There’s just one problem – Internet Explorer refuses to load the page after sign in, saying “Internet Explorer cannot display the webpage.” All hopes and dreams of easy forms are now shattered. Well it turns out that IE’s overzealous security blocks third party cookies from within an iframe, and yup, you guessed it, the Google Form loads within an iframe.

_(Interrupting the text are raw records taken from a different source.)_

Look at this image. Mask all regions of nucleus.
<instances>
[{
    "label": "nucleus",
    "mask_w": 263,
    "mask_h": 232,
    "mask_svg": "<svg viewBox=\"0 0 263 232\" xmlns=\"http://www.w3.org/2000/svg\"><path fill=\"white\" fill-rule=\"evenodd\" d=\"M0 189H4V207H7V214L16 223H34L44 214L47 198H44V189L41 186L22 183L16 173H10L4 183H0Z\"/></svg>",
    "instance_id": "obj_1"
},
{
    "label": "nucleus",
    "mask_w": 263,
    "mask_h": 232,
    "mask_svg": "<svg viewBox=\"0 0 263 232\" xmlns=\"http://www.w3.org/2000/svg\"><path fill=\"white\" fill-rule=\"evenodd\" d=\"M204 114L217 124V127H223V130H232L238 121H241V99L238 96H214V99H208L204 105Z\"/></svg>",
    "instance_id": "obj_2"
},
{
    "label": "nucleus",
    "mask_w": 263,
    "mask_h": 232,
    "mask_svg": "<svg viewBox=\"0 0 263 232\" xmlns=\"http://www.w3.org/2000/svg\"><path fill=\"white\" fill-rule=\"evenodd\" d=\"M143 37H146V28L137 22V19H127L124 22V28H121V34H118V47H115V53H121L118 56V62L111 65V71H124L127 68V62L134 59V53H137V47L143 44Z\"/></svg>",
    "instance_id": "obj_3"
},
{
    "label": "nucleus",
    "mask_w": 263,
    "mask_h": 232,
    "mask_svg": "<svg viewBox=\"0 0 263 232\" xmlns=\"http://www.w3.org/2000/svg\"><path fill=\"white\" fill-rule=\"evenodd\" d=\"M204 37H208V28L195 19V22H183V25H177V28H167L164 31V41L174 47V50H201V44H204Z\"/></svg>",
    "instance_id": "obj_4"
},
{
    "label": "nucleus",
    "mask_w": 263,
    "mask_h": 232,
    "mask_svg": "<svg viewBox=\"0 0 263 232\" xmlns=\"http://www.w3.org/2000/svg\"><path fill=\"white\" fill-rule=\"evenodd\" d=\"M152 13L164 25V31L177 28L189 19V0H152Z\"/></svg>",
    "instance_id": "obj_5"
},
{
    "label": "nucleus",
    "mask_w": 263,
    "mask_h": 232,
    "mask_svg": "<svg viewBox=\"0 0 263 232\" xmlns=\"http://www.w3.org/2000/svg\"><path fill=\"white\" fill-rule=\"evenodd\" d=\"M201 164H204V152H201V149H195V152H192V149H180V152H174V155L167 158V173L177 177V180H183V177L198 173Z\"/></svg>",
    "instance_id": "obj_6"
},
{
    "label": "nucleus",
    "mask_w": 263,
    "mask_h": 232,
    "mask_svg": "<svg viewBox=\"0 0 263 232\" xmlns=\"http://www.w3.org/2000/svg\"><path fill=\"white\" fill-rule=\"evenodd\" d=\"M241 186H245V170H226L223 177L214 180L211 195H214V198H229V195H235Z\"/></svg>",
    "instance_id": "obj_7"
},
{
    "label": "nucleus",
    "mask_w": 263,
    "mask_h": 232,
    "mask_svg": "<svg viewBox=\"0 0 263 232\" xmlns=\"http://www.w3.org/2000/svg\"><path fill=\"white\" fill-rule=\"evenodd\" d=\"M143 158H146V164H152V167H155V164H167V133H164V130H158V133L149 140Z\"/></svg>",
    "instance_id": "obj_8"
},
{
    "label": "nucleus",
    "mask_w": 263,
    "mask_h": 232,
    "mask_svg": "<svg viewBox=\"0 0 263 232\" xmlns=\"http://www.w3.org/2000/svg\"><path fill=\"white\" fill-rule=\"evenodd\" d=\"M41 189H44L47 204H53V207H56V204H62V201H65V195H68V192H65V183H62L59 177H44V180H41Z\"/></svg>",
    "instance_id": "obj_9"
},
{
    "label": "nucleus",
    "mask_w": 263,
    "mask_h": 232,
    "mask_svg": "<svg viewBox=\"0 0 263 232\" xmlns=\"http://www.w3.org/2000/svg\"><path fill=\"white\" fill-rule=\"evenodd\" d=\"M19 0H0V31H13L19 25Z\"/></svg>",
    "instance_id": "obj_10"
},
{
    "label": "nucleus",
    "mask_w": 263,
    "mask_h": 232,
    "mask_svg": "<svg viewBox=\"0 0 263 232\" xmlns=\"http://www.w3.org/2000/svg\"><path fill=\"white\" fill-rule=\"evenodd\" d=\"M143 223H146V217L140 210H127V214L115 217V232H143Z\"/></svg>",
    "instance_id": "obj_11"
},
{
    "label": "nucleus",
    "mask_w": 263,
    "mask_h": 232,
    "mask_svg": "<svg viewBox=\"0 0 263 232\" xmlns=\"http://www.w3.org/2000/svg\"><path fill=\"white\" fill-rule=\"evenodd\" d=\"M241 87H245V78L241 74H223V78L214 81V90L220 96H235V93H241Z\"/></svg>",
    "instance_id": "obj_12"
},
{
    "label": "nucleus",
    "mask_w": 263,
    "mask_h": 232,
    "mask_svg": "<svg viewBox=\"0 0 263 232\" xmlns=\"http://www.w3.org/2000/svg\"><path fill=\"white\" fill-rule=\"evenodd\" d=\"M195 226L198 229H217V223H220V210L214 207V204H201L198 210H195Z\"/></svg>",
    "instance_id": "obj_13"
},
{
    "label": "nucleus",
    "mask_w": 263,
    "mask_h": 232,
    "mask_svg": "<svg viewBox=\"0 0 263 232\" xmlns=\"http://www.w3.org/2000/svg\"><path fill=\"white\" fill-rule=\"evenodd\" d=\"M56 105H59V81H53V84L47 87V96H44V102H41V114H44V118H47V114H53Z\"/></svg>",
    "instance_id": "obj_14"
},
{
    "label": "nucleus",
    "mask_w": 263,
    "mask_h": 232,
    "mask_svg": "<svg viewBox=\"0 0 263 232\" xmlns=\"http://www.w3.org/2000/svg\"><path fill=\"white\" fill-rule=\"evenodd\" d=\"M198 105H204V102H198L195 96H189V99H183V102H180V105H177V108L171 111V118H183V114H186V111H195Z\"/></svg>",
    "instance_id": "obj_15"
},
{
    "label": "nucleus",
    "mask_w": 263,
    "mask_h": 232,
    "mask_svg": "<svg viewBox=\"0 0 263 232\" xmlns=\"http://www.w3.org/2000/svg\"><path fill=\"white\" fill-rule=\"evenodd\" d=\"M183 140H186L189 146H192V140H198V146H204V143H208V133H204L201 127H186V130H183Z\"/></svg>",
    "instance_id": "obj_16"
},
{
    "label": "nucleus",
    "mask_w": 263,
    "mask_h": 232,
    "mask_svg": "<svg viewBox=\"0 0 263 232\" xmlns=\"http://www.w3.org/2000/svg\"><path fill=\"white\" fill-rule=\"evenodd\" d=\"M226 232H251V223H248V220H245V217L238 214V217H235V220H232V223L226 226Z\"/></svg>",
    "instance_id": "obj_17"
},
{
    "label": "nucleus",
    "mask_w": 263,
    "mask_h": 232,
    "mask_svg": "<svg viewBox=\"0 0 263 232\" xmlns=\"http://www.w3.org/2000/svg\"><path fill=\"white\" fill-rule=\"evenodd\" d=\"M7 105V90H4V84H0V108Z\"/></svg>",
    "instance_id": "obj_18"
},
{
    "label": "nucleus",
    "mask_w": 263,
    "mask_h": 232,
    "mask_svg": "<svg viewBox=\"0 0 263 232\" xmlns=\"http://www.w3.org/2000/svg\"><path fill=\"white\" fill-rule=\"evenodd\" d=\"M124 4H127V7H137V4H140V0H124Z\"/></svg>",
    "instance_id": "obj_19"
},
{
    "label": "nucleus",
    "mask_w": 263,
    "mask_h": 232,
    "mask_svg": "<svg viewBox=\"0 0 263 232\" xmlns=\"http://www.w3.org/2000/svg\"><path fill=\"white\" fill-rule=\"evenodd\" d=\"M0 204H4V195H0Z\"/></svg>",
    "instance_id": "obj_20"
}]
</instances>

There are several workarounds, but unfortunately none are ideal:

  1. Add google.com to the list of accepted sites in IE’s security settings for every user using the form. Not realistic.
  2. Just point directly to the form instead of using the iframe to load it within another page. Not always ideal.
  3. Use any other browser in the world. Sure, tell that the millions of people who think Internet Explorer is the Internet. But if your audience is limited to a small group of people, this is possible.
  4. Security through obscurity. Don’t link to the form’s page anywhere on the web. Not a bad idea. For a while. Eventually, though, someone might link to it and a spammer will find it.
  5. Make the form public and do not require sign-in, but lock down the webpage or directory using another authentication mechanism. If your organization uses a single sign-on like Hope College does, with an LDAP server or similar that integrates with Google Apps, this is not a bad option.

The last two solutions are the most consistent means of providing secure access, but still, these methods make the form anonymous. One of the advantages of requiring a sign-on is to track who submitted it. Requiring a name field is fine as long as no one maliciously lies about their identity.

If anyone has a better solution, I’d love to hear it. For me, Google Forms is still one of those not totally usable features of Google Apps.